Yang tidak membatalkan puasa.

  1. Cumbu rayu yang dilakukan suami istri selama tidak terjadi bertemunya dua khitan atau tidak sampai menyebabkan keluarnya sperma/air mani. Adapun jika yang keluar adalah madzi maka tidak membatalkan puasa. ‘Aisyah radhiyallahu’anha pernah mengisahkan bahwa Nabi shallallahu ‘alaihi wa sallam pernah menciumnya dalam keadaan beliau berpuasa. (HR.al-Bukhari Muslim). Namun demikian, sangat dianjurkan bagi mereka yang memiliki syahwat yang kuat untuk menjaga diri di siang hari bulan Ramadhan.
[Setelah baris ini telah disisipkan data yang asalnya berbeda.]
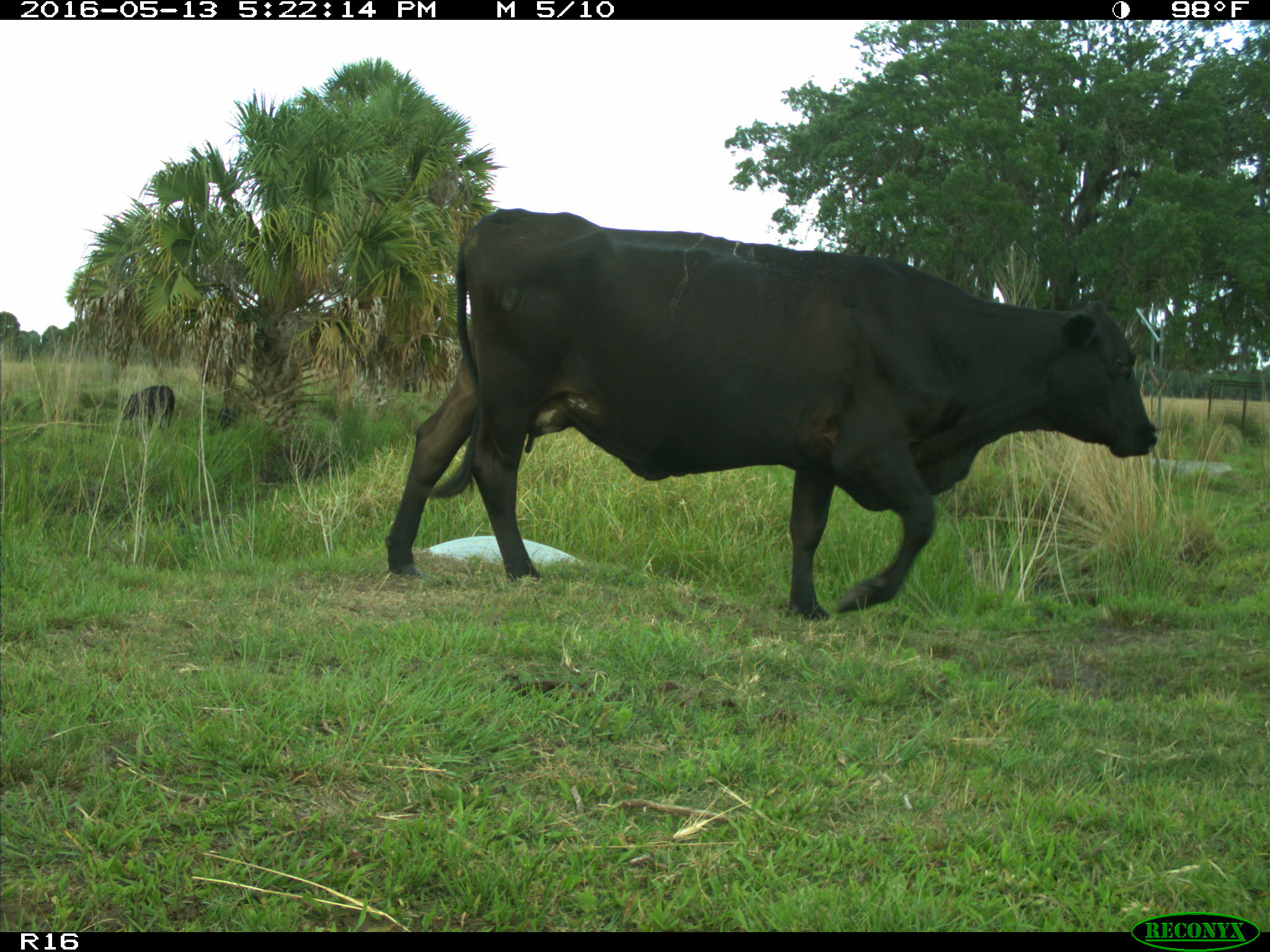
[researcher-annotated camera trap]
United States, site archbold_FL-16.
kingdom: Animalia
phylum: Chordata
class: Mammalia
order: Artiodactyla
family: Bovidae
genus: Bos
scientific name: Bos taurus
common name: domestic cow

  2. Muntah, baik disengaja maupun tidak karena tidak ada dalil yang shahih sharih (yang shahih/benar dan jelas penunjukan maknanya) menunjukkan bahwa muntah termasuk pembatal puasa.
  3. Memulai puasa dalam keadaan junub, artinya ketika tiba waktu Subuh dia masih dalam keadaan junub (hadats besar). Dalilnya adalah apa yang dikisahkan oleh ‘Aisyah dan Ummu Salamah radhiyallahu ‘anhuma bahwa Nabi shallallahu ‘alaihi wa sallam pernah menjumpai waktu Subuh tiba dalam keadaan beliau masih junub karena jima’ (yang beliau lakukan di malam hari), kemudian beliau mandi dan berpuasa. (HR.al-Bukhari Muslim).
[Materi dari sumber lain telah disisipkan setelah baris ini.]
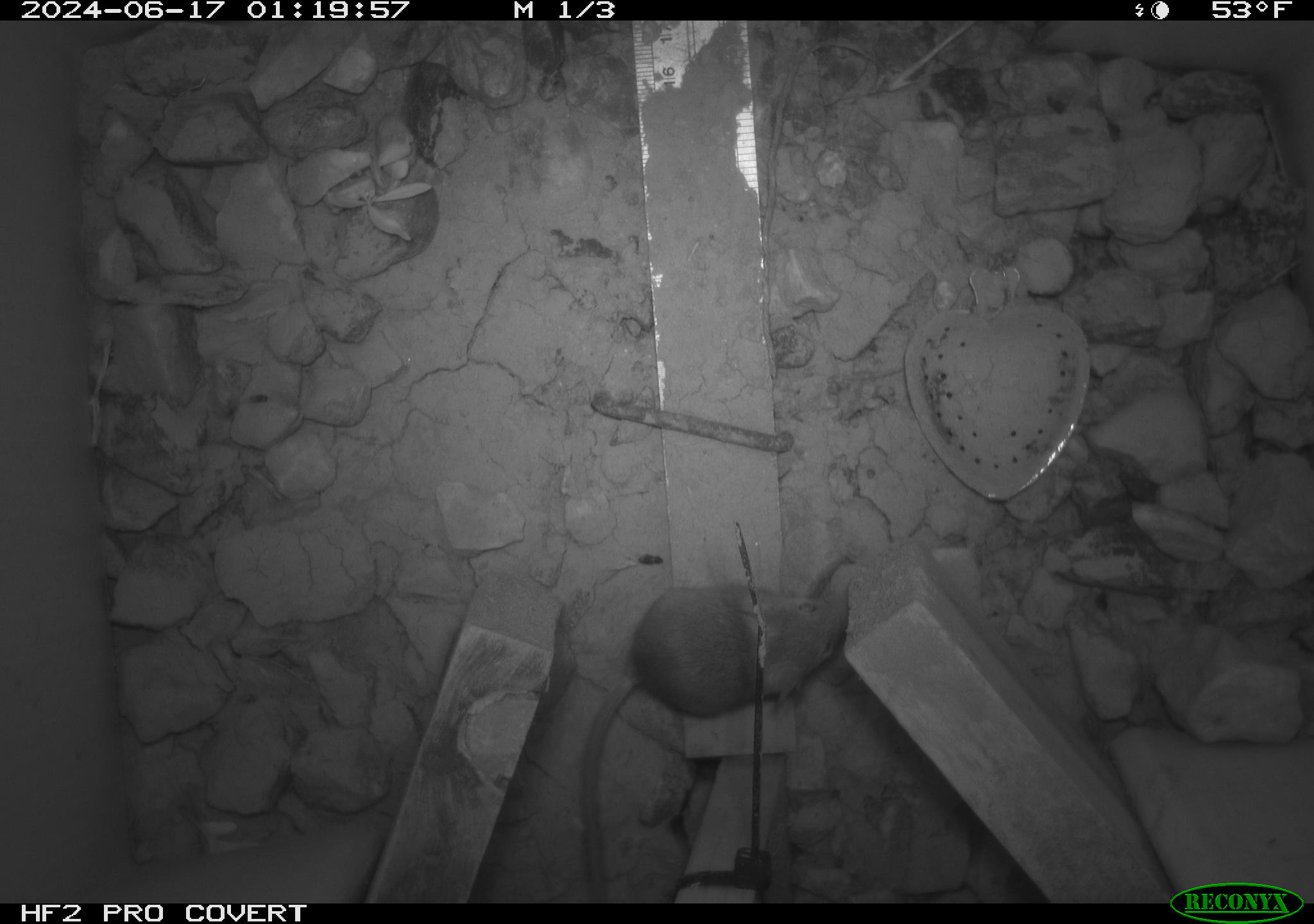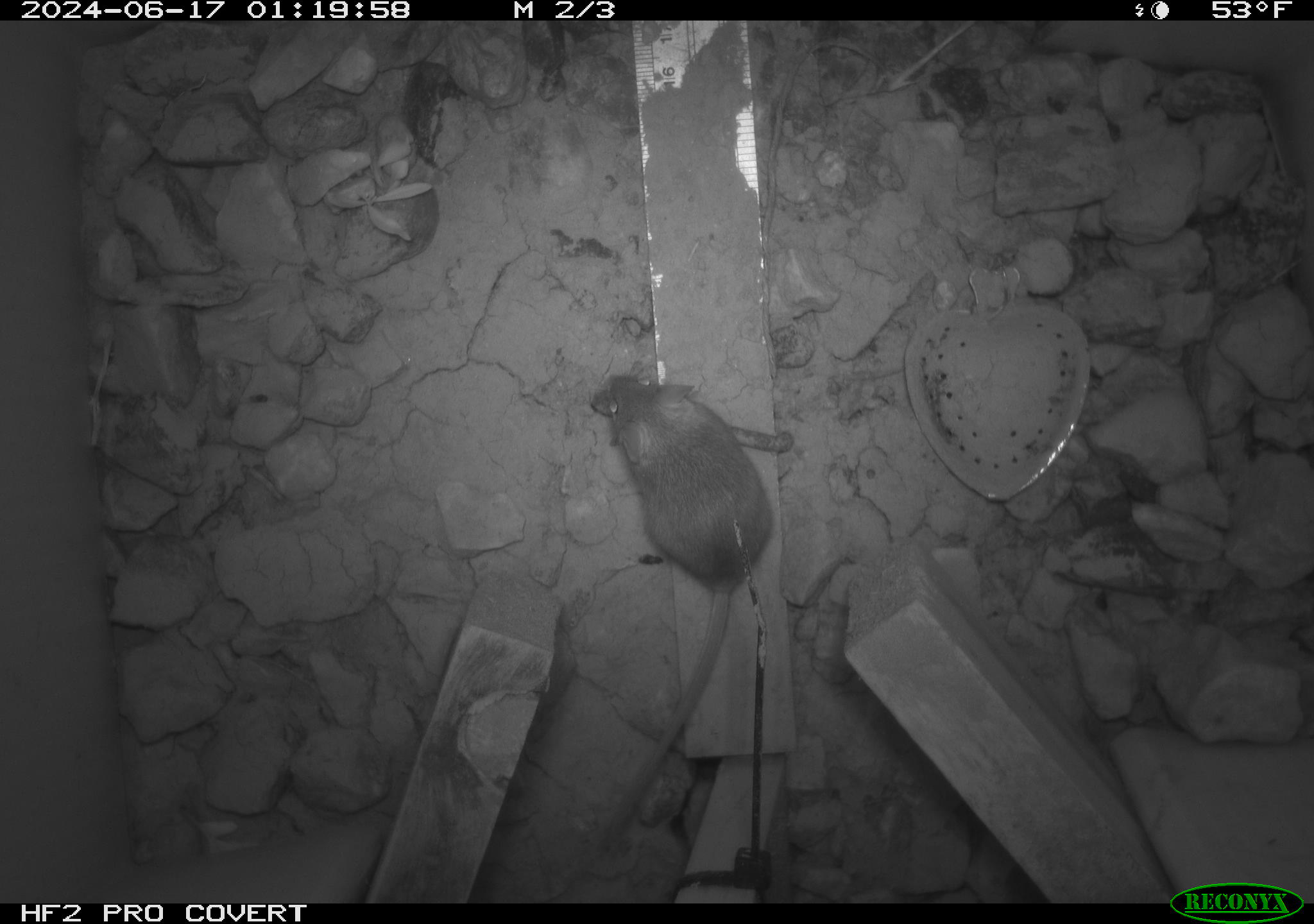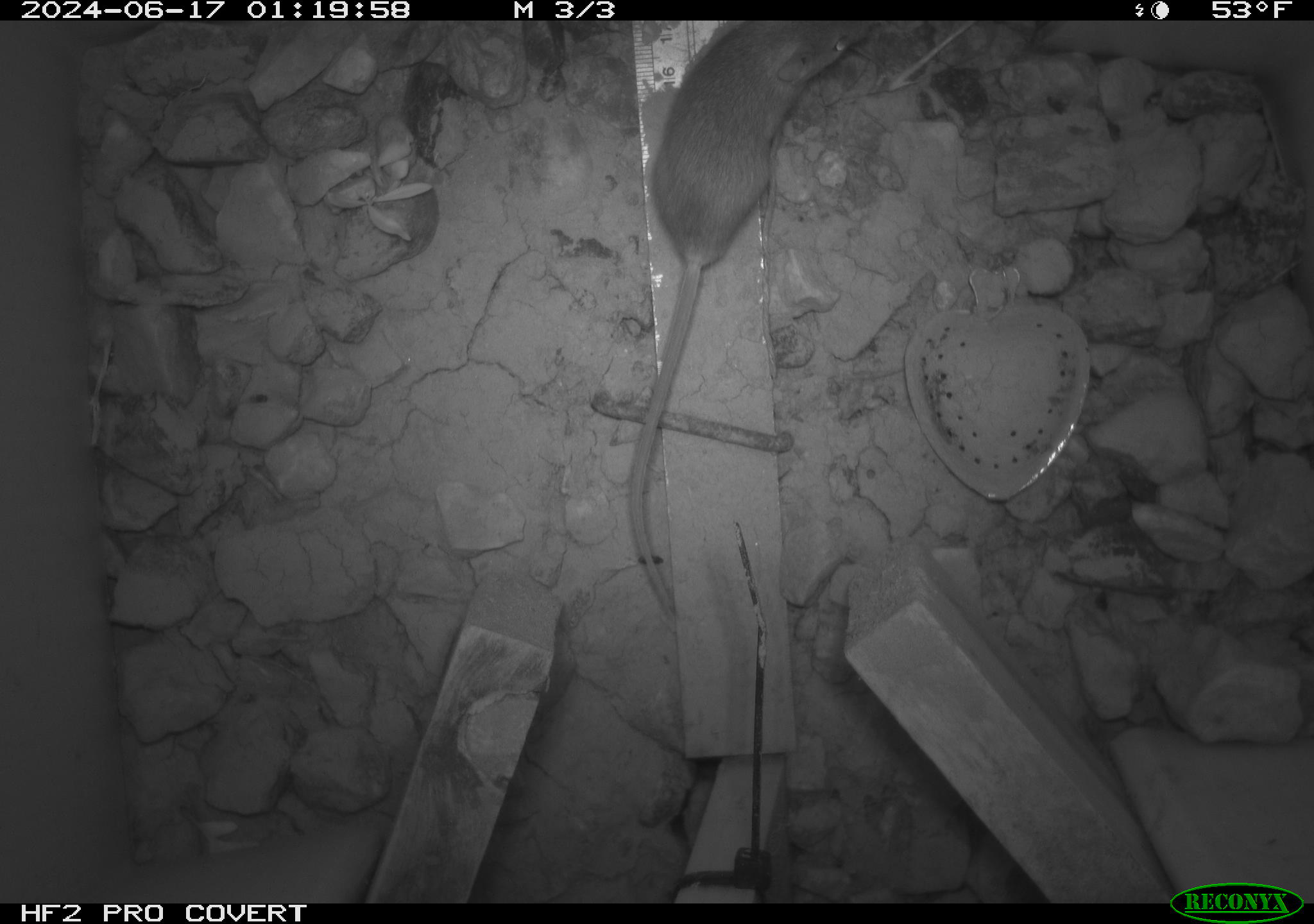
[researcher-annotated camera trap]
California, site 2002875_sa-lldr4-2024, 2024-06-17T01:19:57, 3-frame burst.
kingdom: Animalia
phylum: Chordata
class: Mammalia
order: Rodentia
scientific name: Rodentia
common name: mouse species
Mouse species (Rodentia).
  4. Melakukan sesuatu yang termasuk pembatal puasa dalam keadaan lupa. Dalilnya adalah hadits (artinya) : “Barangsiapa makan dan minum karena lupa padahal dia sedang berpuasa maka hendaklah menyempurnakan puasa karena tidak lain Allahlah yang memberinya makan dan minum.” (HR.al-Bukhari Muslim). Termasuk disini orang yang melakukannya karena tidak tahu, tidak sengaja atau dipaksa
  5. Seorang yang meneruskan makan sahur karena mengira fajar sodiq belum terbit-padahal sudah- atau seseorang yang berbuka karena mengira matahari sudah tenggelam-padahal belum- maka dalam dua keadaan ini puasanya tetap sah.
  6. Mengumpulkan ludah di dalam mulut kemudian menelannya kembali.
  7. Memakai pasta gigi. Walaupun tidak membatalkan, para ulama menasihatkan agar sebisa mungkin dihindari pemakaian pasta gigi di siang hari dari bulan Ramadhan karena pasta gigi memiliki sifat sangat mudah larut dan turun ke tenggorokan.
  8. Mencoba rasa dari masakan tidak membatalkan puasa terutama bagi mereka yang berkepentingan seperti seorang yang bekerja sebagai koki atau seorang ibu rumah tangga yang memasak sendiri.

Beberapa Sunnah Puasa.

  1. Menyegerakan berbuka puasa berdasar hadits yang artinya “Senantiasa manusia dalam kebaikan selama mereka menyegerakan berbuka.” (HR.al-Bukhari Muslim). Hanya saja, semangat untuk segera berbuka puasa jangan sampai mengakibatkan kita berbuka sebelum waktunya karena telah datang hadits yang memberi ancaman keras dalam hal ini. Orang yang berbuka sebelum waktunya akan digantung dalam keadaan terikat di bagian urat kakinya, robek kedua sisi mulutnya dan mengalir-lah darah darinya( HR.Ibnu Khuzaimah, Ibnu Hibban dan lainnya; Syaikh al-Albani menilainya shahih dalam berbagai kitab beliau. Lihat Shahih at Targhib).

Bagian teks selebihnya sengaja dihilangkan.